India and the European Union have finalized a long-awaited Free Trade Agreement, reducing tariffs on European cars entering India from 110% to 10%. This lower duty will be applicable under an annual quota of 250,000 vehicles. The agreement presents new opportunities for European car manufacturers in India, the world’s third-largest car market by sales.
The Indian car market is projected to expand to approximately six million units annually by 2030, prompting various European companies to plan fresh investments. Renault is set to re-enter the Indian market with an updated business strategy to expand beyond Europe, where Chinese automakers are making inroads. Additionally, Volkswagen Group is in the final stages of outlining its next investment phase in India through its Skoda brand.
Apart from the automotive sector, the trade deal will reduce or eliminate tariffs on over 90% of European goods exported to India. This includes significant cuts in duties on machinery, currently facing tariffs of up to 44%, chemicals at around 22%, and pharmaceuticals taxed at about 11%, with most of these charges being phased out gradually.

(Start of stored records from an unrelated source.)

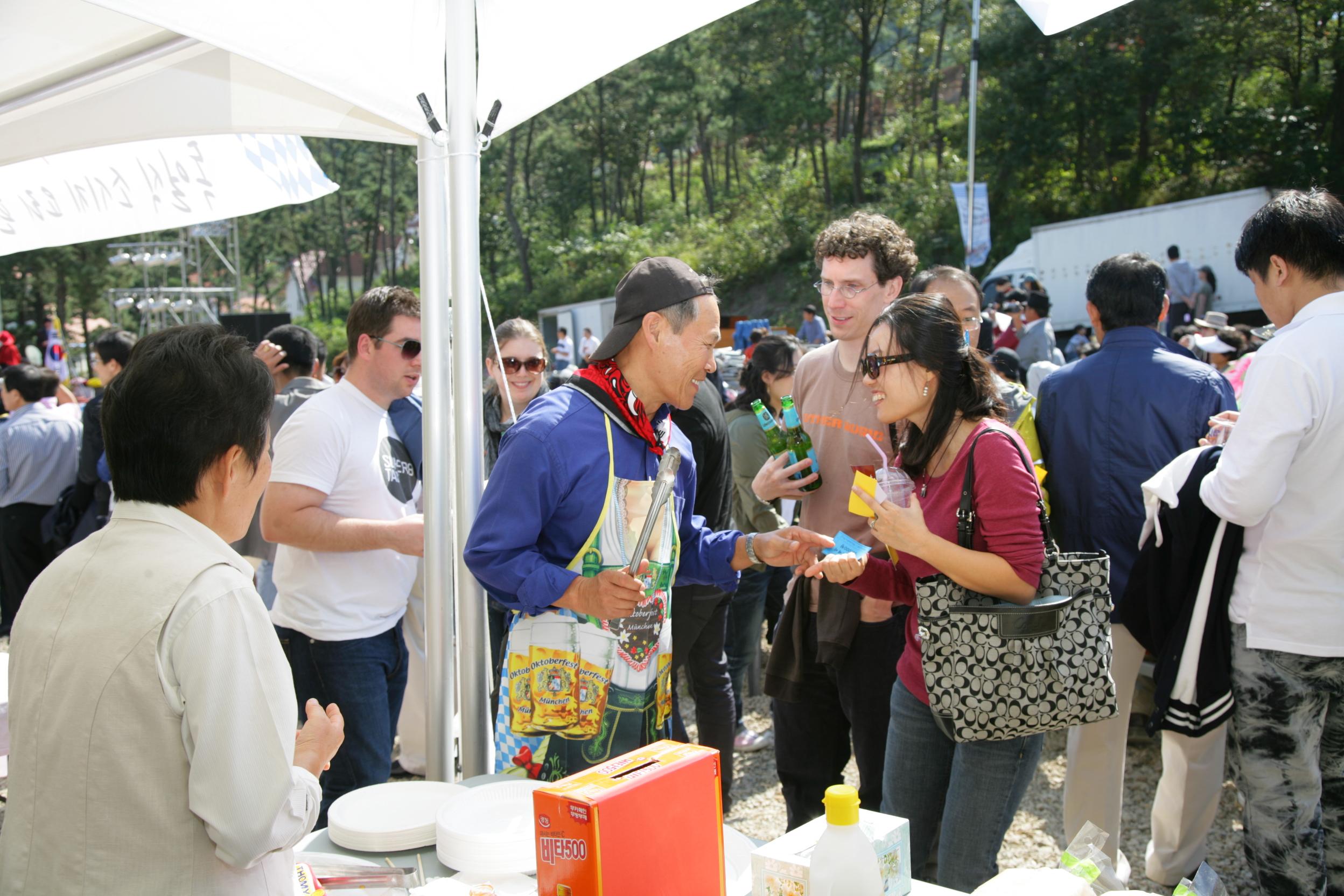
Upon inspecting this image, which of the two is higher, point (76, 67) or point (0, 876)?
point (76, 67)

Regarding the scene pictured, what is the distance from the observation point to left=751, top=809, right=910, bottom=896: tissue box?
5.06 feet

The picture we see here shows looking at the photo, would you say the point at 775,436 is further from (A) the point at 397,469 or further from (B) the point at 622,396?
(A) the point at 397,469

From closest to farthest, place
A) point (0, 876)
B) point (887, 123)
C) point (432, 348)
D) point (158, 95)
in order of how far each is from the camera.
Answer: point (0, 876) → point (432, 348) → point (158, 95) → point (887, 123)

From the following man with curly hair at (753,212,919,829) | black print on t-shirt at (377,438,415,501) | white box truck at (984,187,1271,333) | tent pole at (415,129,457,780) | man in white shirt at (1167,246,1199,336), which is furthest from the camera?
white box truck at (984,187,1271,333)

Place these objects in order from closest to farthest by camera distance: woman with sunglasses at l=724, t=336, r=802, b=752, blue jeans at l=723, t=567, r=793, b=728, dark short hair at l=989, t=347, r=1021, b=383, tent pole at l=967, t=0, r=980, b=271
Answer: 1. woman with sunglasses at l=724, t=336, r=802, b=752
2. blue jeans at l=723, t=567, r=793, b=728
3. dark short hair at l=989, t=347, r=1021, b=383
4. tent pole at l=967, t=0, r=980, b=271

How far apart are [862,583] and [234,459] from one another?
163cm

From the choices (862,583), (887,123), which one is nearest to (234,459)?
(862,583)

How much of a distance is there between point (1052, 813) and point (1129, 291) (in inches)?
85.6

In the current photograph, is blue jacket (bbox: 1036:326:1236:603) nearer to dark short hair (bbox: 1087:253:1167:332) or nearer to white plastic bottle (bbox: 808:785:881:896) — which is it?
dark short hair (bbox: 1087:253:1167:332)

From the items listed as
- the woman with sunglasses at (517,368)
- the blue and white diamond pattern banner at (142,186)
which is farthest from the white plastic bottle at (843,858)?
the woman with sunglasses at (517,368)

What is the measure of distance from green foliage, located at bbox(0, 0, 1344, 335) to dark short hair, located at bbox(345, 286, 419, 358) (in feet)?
57.7

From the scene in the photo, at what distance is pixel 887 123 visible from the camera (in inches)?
1542

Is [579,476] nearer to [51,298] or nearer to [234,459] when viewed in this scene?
[234,459]

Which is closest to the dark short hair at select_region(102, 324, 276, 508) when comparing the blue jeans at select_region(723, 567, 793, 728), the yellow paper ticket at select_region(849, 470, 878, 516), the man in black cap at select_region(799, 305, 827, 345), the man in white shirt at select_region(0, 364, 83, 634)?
the yellow paper ticket at select_region(849, 470, 878, 516)
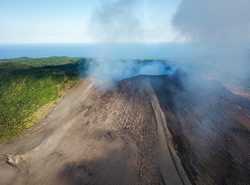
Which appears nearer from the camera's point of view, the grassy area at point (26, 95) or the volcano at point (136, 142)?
the volcano at point (136, 142)

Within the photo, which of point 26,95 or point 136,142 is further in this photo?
point 26,95

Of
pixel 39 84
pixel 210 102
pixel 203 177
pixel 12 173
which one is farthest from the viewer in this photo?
pixel 39 84

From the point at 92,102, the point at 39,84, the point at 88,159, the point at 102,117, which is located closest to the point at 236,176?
the point at 88,159

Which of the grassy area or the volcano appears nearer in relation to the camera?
the volcano

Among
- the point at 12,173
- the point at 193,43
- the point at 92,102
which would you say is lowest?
the point at 12,173

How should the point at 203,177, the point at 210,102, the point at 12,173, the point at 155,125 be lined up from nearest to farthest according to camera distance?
the point at 203,177 < the point at 12,173 < the point at 155,125 < the point at 210,102

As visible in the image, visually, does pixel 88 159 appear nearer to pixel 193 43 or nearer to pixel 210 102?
pixel 210 102

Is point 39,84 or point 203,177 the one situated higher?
point 39,84

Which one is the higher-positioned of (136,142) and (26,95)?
(26,95)
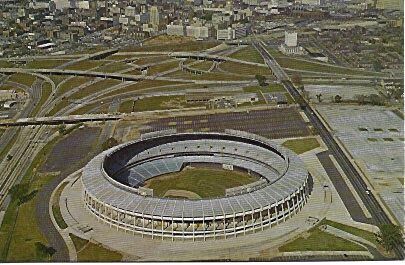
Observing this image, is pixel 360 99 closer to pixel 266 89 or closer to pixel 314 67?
pixel 266 89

The agreement will also bring about changes in various other sectors. Import duties on European beer will be halved to 50%, while tariffs on chemicals, aircraft, and spacecraft will be removed for nearly all products. The European Union estimates that this deal could potentially double EU exports to India by 2032 and result in annual duty savings of up to four billion euros on European goods.
In addition to the trade pact, the India-EU Summit also introduced a new EU-India Security and Defence Partnership, indicating a broader cooperation beyond economic ties.